There are $N$ qubits in initial state $\Ket{0}$, and one in $\Ket{1}$.
For clarity, the oracle $U_f$ works like so:

$$\begin{aligned}
    \Ket{x_1} \Ket{x_2} \cdots \Ket{x_N} \Ket{y}
    \quad \to \boxed{U_f} \to \quad
    \Ket{x_1} \cdots \Ket{x_N} \Ket{y \oplus f(x_1, ..., x_N)}
\end{aligned}$$

Applying the $N + 1$ Hadamard gates to the initial state
yields the following superposition:

$$\begin{aligned}
    \Ket{0}^{\otimes N} \Ket{1}
    \quad \to \boxed{H^{\otimes N + 1}} \to \quad
    \Ket{+}^{\otimes N} \Ket{-}
    = \frac{1}{\sqrt{2^N}} \sum_{x = 0}^{2^N - 1} \Ket{x} \Ket{-}
\end{aligned}$$

Where $\Ket{x} = \Ket{x_1} \cdots \Ket{x_N}$ denotes a classical binary state.
For example, if $x = 5 = 2^0 + 2^2$ in the summation,
then $\Ket{x} = \Ket{1} \Ket{0} \Ket{1} \Ket{0}^{\otimes N-3}$
(from least to most significant).

We give this state to the oracle,
and, by the same logic as for the Deutsch algorithm,
get back:

$$\begin{aligned}
    \to \boxed{U_f} \to \quad
    \frac{1}{\sqrt{2^N}} \sum_{x = 0}^{2^N - 1} (-1)^{f(x)} \Ket{x} \Ket{-}
\end{aligned}$$

The last qubit $\Ket{-}$ is garbage.
Next, applying the Hadamard transform to the other $N$ gives:

$$\begin{aligned}
    \to \boxed{H^{\otimes N}} \to \quad
    \frac{1}{\sqrt{2^N}} \sum_{x = 0}^{2^N - 1} (-1)^{f(x)}
    \bigg( \frac{1}{\sqrt{2^N}} \sum_{y = 0}^{2^N - 1} (-1)^{x \cdot y} \Ket{y} \bigg)
\end{aligned}$$

Where $x \cdot y$ is the bitwise dot product of the binary representations of $x$ and $y$,
so, for example, if $N = 2$, then $x \cdot y = x_1 y_1 + x_2 y_2$.
Note that the above expression has not been reduced at all;
it follows from the definition of the Hadamard transform.
We can rewrite it like so:

$$\begin{aligned}
    \frac{1}{2^N} \sum_{x = 0}^{2^N - 1} \sum_{y = 0}^{2^N - 1} (-1)^{f(x) + x \cdot y} \Ket{y}
    = \sum_{y = 0}^{2^N - 1} \bigg( \frac{1}{2^N} \sum_{x = 0}^{2^N - 1} (-1)^{f(x) + x \cdot y} \bigg) \Ket{y}
    = \sum_{y = 0}^{2^N - 1} c_y \Ket{y}
\end{aligned}$$

The parenthesized expression can be interpreted as the coefficients
of a superposition of several $y$-values.
Therefore, the probability that a measurement yields $y = 0$,
i.e. $\Ket{y} = \Ket{0}^{\otimes N}$, is:

$$\begin{aligned}
    |c_0|^2
    = \bigg| \frac{1}{2^N} \sum_{x = 0}^{2^N - 1} (-1)^{f(x)} \bigg|^2
\end{aligned}$$

The summation always contains an even number of terms, for all values of $N$.
Consequently, if $f$ is constant, then $|c_0|^2 = |\!\pm\! 2^N / 2^N|^2 = 1$.
Otherwise, if $f$ is balanced, all the terms cancel out, so we are left with $|c_0|^2 = 0$.
In other words, we reach the same result as the Deutsch algorithm:
we only need to measure the $N$ qubits once;
$f$ is constant if and only if all are zero.

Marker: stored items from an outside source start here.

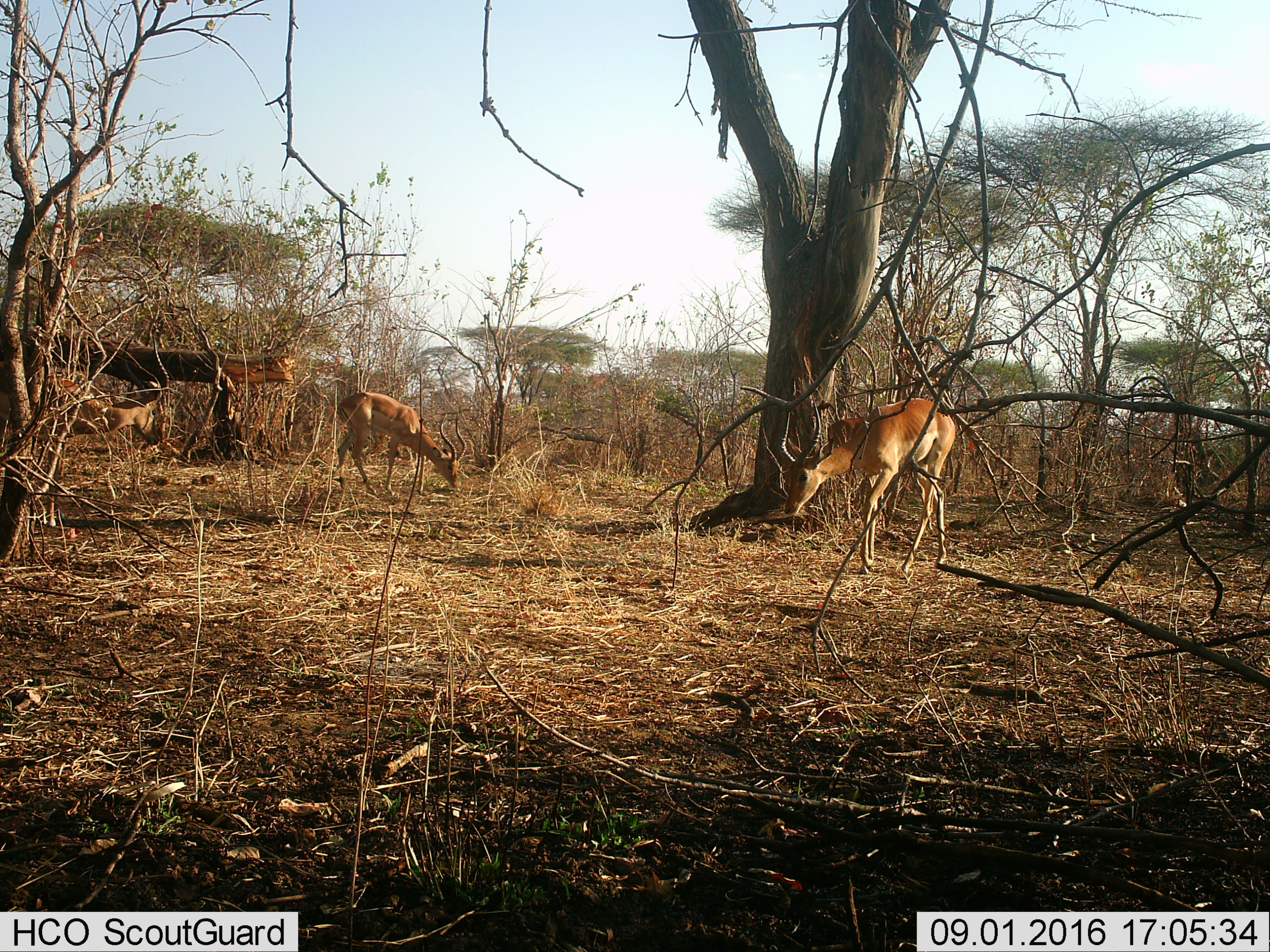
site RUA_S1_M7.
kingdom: Animalia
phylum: Chordata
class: Mammalia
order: Artiodactyla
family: Bovidae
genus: Aepyceros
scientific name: Aepyceros melampus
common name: impala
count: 3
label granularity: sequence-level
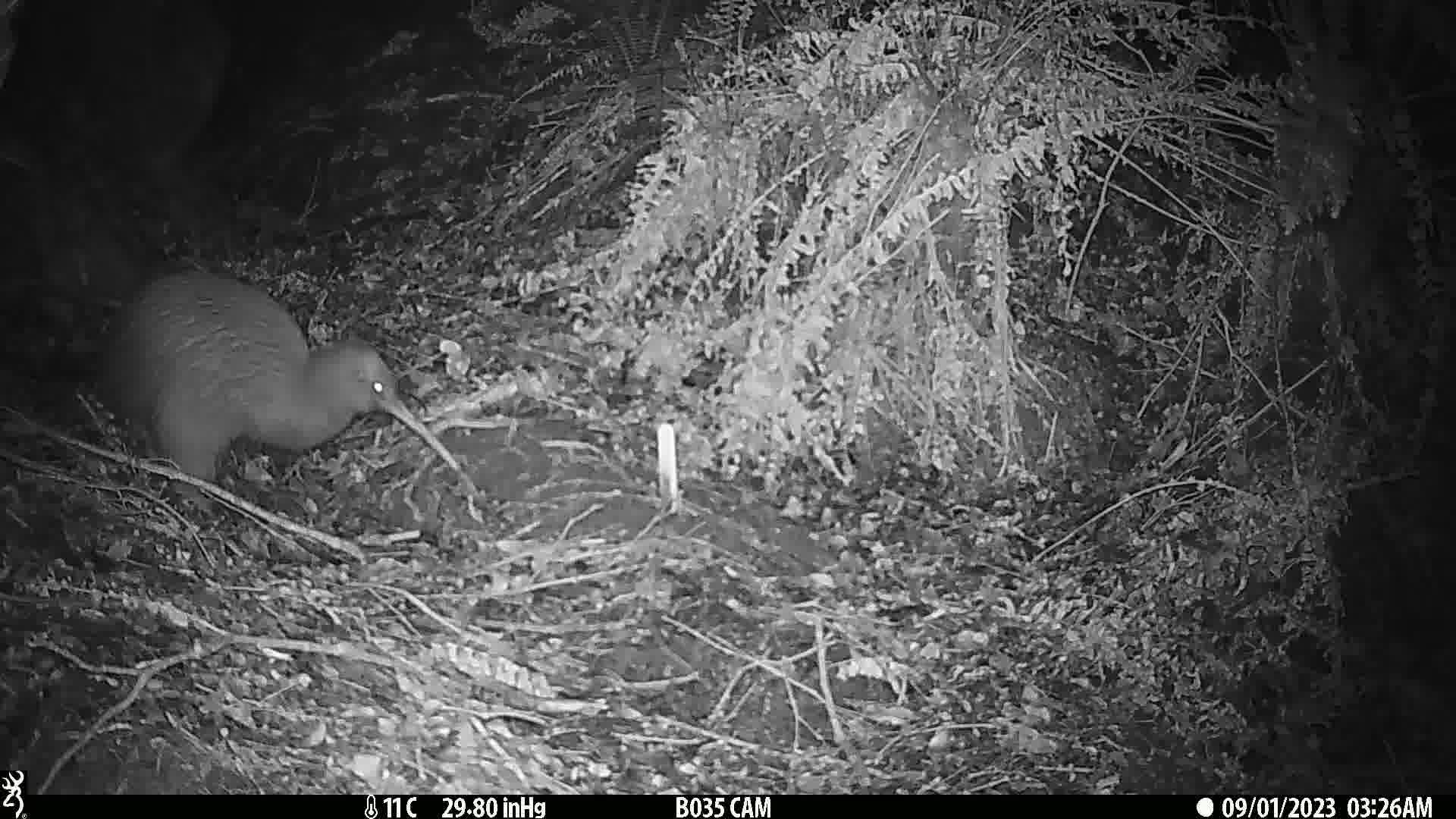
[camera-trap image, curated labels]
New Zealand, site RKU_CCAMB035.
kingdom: Animalia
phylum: Chordata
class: Aves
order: Apterygiformes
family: Apterygidae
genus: Apteryx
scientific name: Apteryx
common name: kiwi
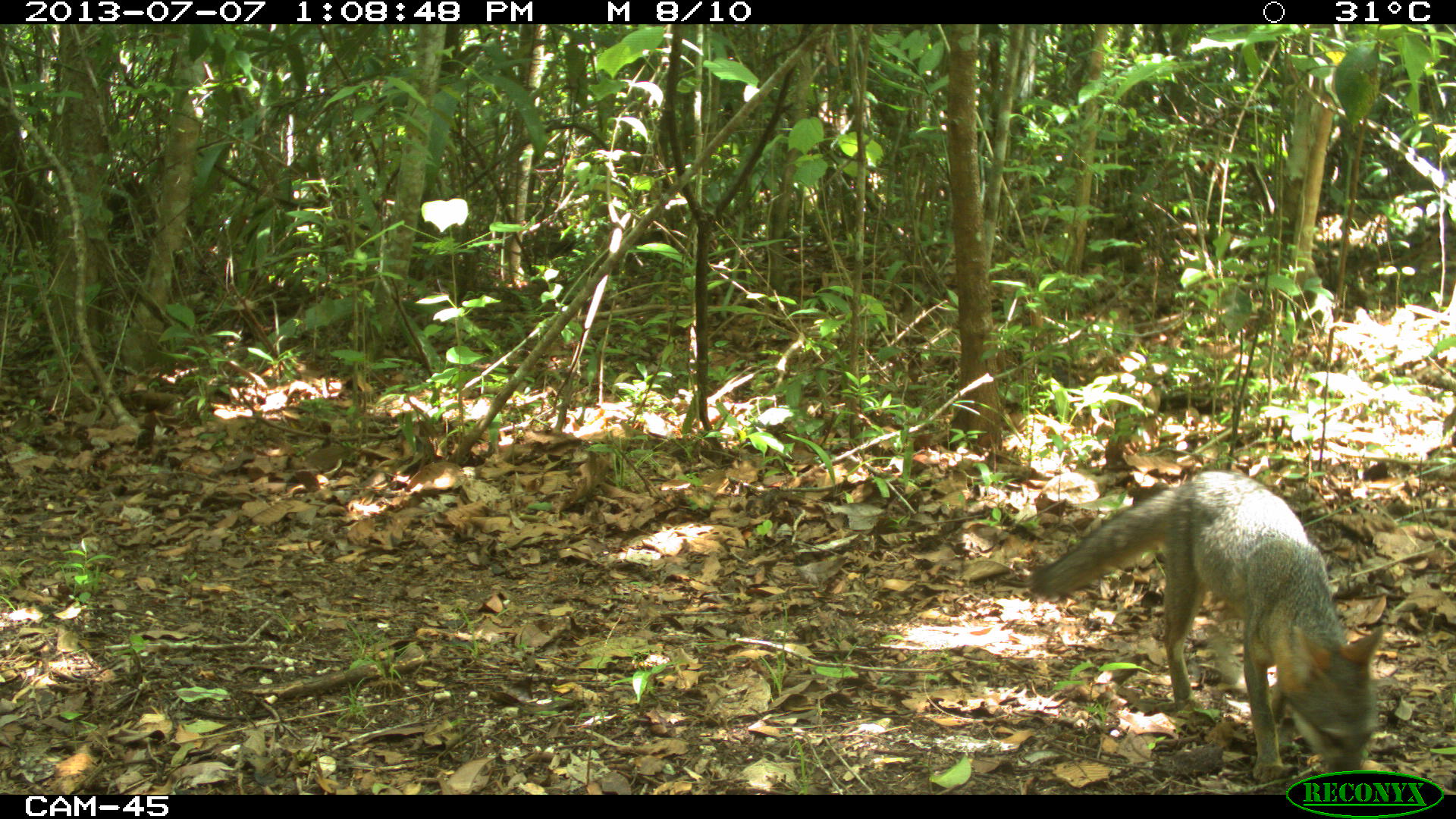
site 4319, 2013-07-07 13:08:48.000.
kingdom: Animalia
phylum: Chordata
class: Mammalia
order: Carnivora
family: Canidae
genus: Urocyon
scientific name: Urocyon cinereoargenteus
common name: gray fox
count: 1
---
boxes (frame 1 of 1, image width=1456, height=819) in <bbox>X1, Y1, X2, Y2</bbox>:
urocyon cinereoargenteus: <bbox>1022, 467, 1384, 782</bbox>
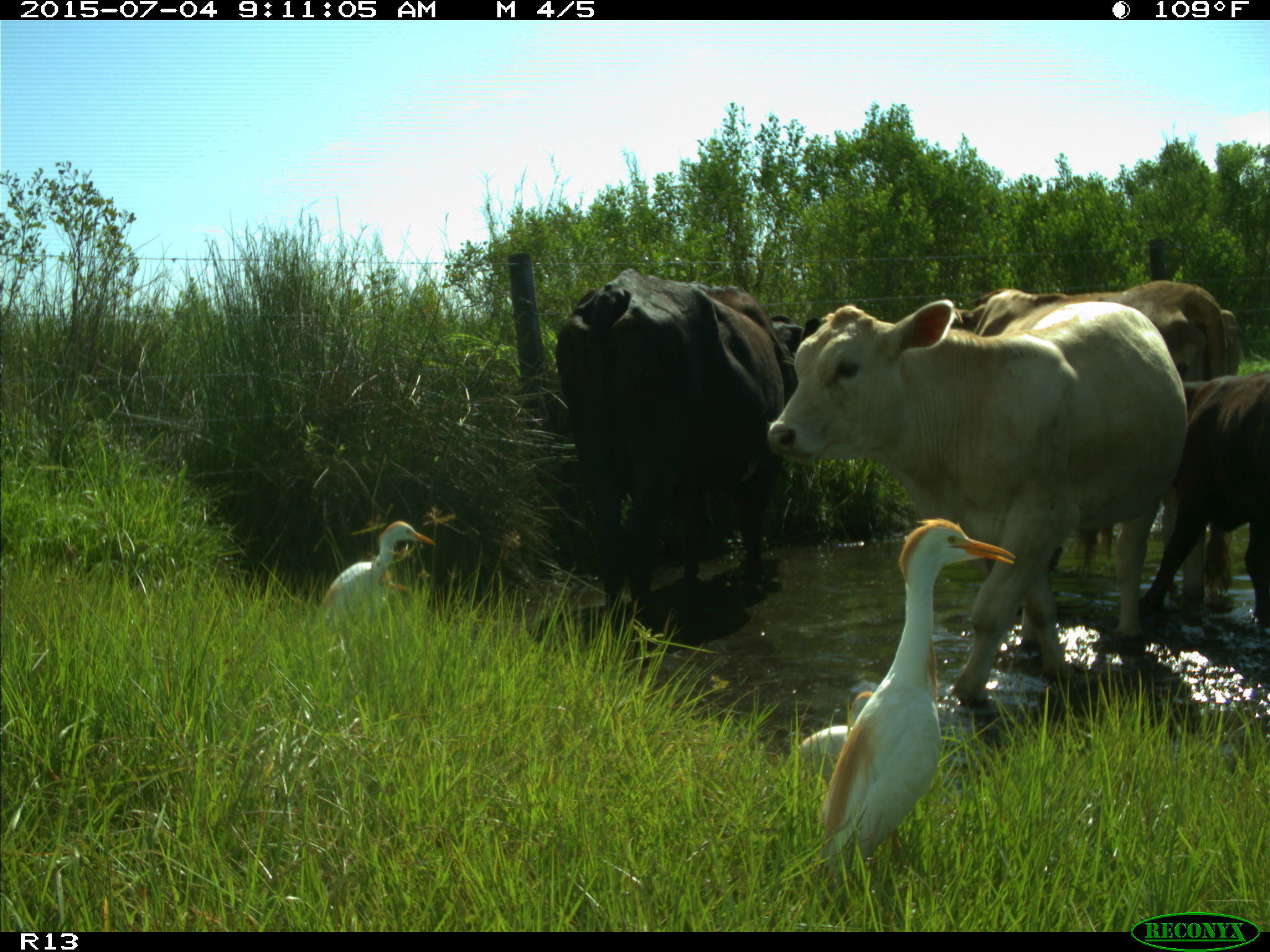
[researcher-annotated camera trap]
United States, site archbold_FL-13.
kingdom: Animalia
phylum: Chordata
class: Mammalia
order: Artiodactyla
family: Bovidae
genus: Bos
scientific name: Bos taurus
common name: domestic cow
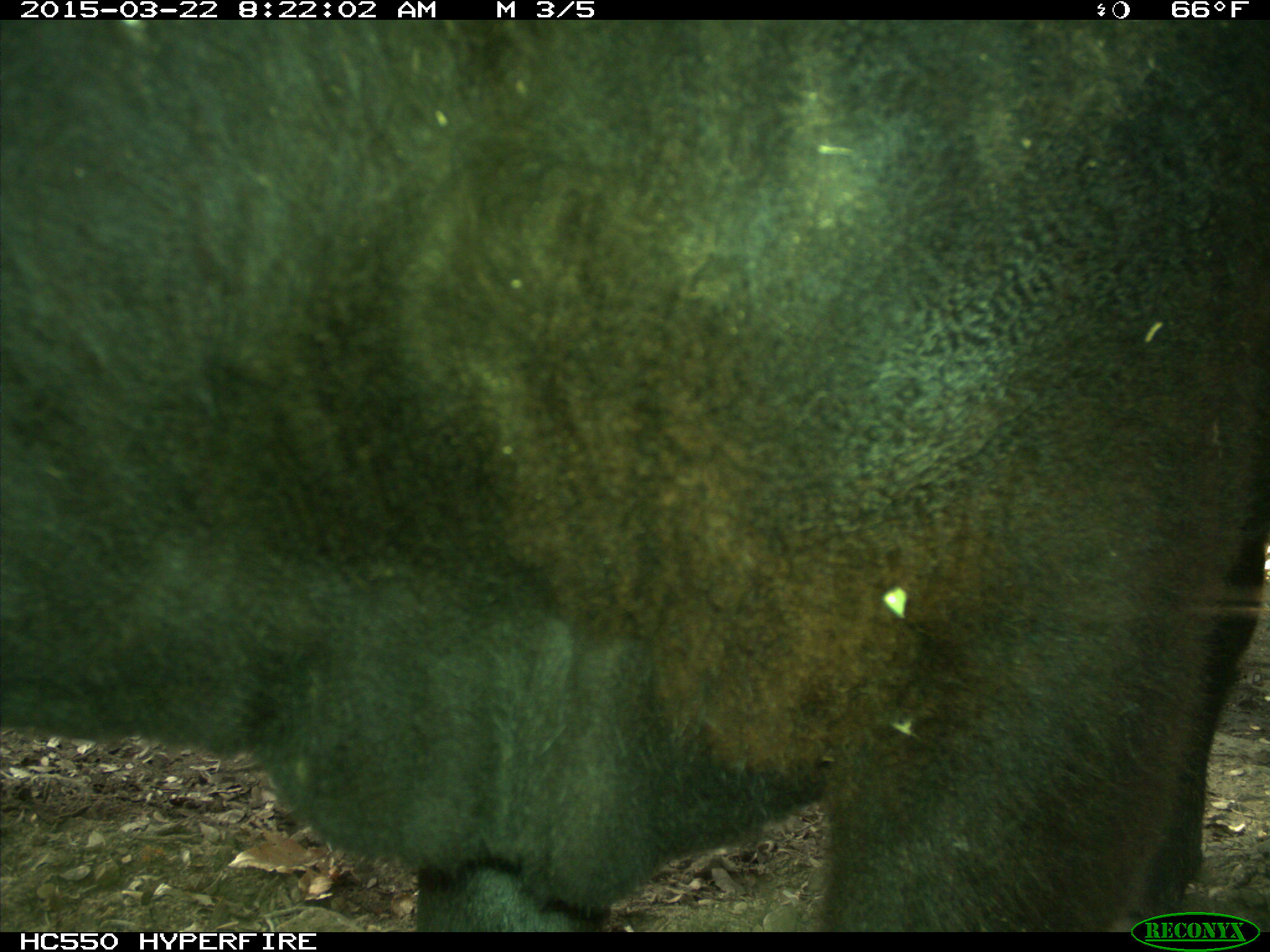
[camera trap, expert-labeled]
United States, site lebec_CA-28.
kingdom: Animalia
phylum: Chordata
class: Mammalia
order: Artiodactyla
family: Bovidae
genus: Bos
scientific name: Bos taurus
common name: domestic cow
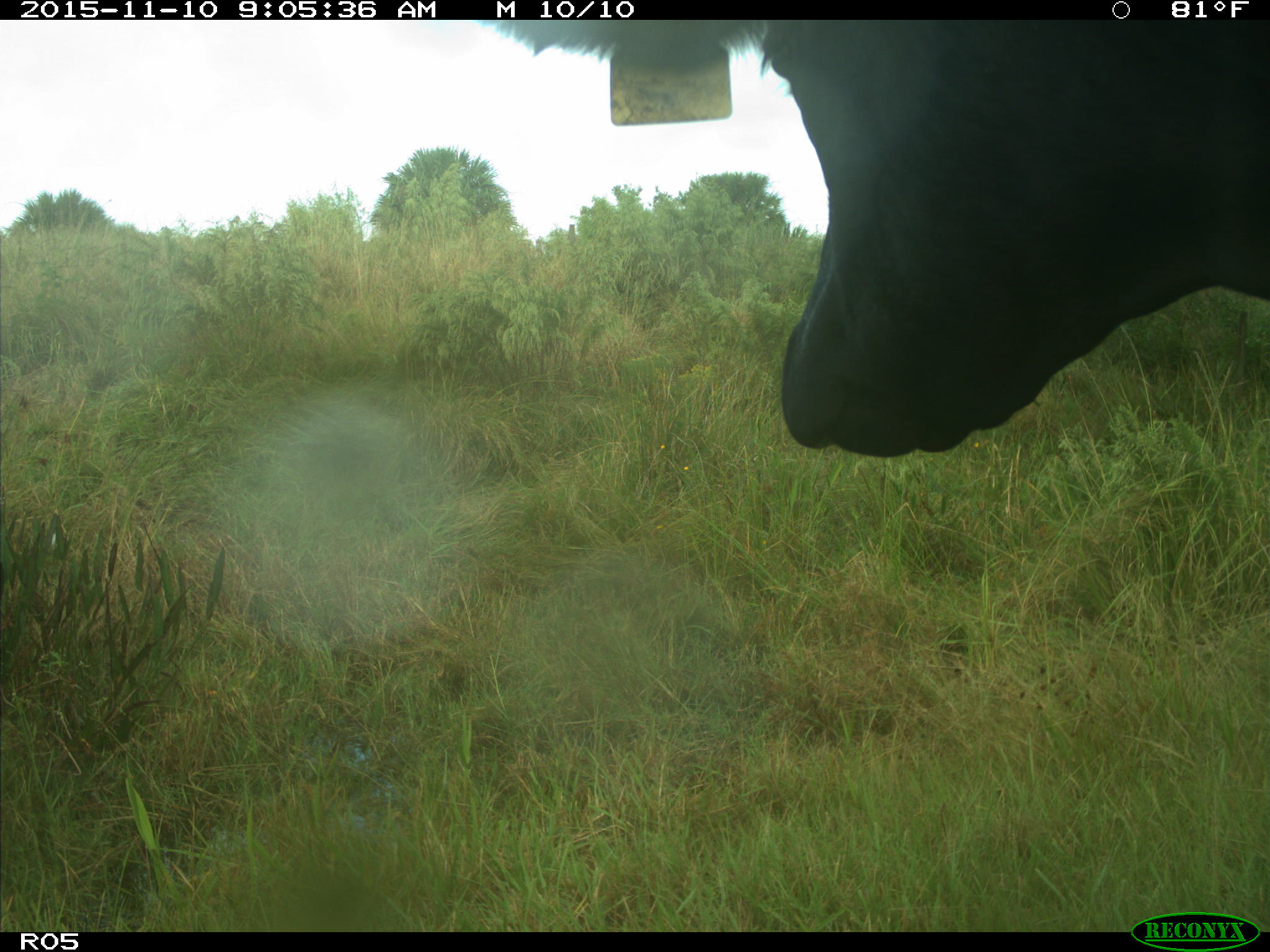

The Deutsch-Jozsa algorithm needs only one oracle query to give an error-free result,
whereas a classical computer needs $2^{N-1} + 1$ queries in the worst case;
a revolutionary discovery.


## References
1.  J.S. Neergaard-Nielsen,
    *Quantum information: lectures notes*,
    2021, unpublished.
2.  S. Aaronson,
    *Introduction to quantum information science: lecture notes*,
    2018, unpublished.